时间:2024-05-04
◎李云超 蒋登科
一个人对待自然万物的态度往往可以决定其生活和文字的气度与高度。 随着社会的变迁, 物质化、 快节奏成为生活的常态,人们的情感世界变得越来越粗糙, 灵魂世界变得更加荒芜, 心灵深处少了庄严和敬畏。 拭去欲望的雕琢、 驱使来俯身注视草木花卉, 聆听鸟兽虫鱼, 成为一种有些奢侈的梦想。 在这样的语境中, 或许只有关注心灵的诗人, 才有心力去细腻地打量这个世界最令人心动的部分, 致力于诗意生活的追寻。 清水在散文诗集《水的声音》 后记中写道: “我喜欢它们, 并深深爱着这些纯净的事物。” 栖居在 “纯净” 中的她, 正用自己的独特方式拓展创作视域, 感受生命的葳蕤, 从人生经历中把握生命的恒常姿态和灵魂内在的走向。

数据摘录 |

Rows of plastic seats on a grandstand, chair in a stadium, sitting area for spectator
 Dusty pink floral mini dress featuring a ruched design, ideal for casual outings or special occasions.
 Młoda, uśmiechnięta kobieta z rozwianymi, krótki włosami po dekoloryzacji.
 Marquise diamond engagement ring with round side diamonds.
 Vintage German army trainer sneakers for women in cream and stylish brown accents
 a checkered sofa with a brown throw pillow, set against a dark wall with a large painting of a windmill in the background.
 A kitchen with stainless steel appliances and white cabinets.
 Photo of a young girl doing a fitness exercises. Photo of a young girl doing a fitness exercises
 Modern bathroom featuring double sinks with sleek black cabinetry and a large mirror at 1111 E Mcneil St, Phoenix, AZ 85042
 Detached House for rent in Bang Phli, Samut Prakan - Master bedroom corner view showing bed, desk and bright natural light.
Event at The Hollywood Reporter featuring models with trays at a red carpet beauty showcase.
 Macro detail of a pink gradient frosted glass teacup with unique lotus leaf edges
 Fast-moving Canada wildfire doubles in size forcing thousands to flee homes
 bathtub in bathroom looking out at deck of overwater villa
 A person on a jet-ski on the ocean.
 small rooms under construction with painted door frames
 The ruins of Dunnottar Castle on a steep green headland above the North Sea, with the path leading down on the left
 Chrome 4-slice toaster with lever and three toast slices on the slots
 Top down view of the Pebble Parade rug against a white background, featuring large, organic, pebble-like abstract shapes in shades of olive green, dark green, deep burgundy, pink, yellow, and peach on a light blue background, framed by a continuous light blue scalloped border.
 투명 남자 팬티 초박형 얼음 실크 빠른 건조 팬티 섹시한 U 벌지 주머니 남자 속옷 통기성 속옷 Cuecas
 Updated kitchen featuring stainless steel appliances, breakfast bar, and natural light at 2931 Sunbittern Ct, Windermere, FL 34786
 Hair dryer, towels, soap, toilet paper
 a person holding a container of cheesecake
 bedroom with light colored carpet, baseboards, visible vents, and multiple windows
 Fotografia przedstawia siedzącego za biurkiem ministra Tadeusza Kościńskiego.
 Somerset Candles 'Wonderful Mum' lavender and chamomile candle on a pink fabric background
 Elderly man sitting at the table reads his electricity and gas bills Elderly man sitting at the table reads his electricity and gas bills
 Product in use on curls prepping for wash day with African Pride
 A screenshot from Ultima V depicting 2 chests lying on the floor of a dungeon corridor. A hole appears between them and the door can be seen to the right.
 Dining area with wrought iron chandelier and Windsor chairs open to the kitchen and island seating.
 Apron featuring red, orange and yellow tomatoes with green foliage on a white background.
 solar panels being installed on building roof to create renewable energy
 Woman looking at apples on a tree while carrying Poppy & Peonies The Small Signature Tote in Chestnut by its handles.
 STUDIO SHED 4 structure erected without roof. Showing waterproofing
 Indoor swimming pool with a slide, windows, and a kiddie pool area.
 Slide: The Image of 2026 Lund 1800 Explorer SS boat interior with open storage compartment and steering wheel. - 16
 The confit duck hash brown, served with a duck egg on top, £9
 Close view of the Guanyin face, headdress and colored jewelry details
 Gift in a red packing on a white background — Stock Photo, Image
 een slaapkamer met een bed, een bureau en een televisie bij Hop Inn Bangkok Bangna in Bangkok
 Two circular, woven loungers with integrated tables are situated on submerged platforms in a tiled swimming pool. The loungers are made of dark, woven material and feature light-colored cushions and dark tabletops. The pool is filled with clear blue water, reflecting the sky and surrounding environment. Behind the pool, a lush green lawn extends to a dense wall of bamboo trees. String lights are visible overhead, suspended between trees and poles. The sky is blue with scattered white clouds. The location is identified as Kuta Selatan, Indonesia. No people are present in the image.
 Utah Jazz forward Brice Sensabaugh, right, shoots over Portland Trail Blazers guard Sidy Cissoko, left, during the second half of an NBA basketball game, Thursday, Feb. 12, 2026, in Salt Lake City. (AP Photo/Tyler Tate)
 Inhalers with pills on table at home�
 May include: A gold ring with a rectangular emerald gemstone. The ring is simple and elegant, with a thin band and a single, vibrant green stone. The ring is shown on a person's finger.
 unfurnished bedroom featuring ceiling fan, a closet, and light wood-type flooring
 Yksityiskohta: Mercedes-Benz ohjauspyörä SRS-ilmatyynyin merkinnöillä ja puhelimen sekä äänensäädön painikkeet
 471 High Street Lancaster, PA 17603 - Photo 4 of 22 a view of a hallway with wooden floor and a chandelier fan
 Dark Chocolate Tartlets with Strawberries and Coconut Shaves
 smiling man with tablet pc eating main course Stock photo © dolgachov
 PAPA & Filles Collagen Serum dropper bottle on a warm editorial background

任务说明 |
把上方的文档正文从头到尾一字不差地照录一遍。

答案 |
时间:2024-05-04
◎李云超 蒋登科
一个人对待自然万物的态度往往可以决定其生活和文字的气度与高度。 随着社会的变迁, 物质化、 快节奏成为生活的常态,人们的情感世界变得越来越粗糙, 灵魂世界变得更加荒芜, 心灵深处少了庄严和敬畏。 拭去欲望的雕琢、 驱使来俯身注视草木花卉, 聆听鸟兽虫鱼, 成为一种有些奢侈的梦想。 在这样的语境中, 或许只有关注心灵的诗人, 才有心力去细腻地打量这个世界最令人心动的部分, 致力于诗意生活的追寻。 清水在散文诗集《水的声音》 后记中写道: “我喜欢它们, 并深深爱着这些纯净的事物。” 栖居在 “纯净” 中的她, 正用自己的独特方式拓展创作视域, 感受生命的葳蕤, 从人生经历中把握生命的恒常姿态和灵魂内在的走向。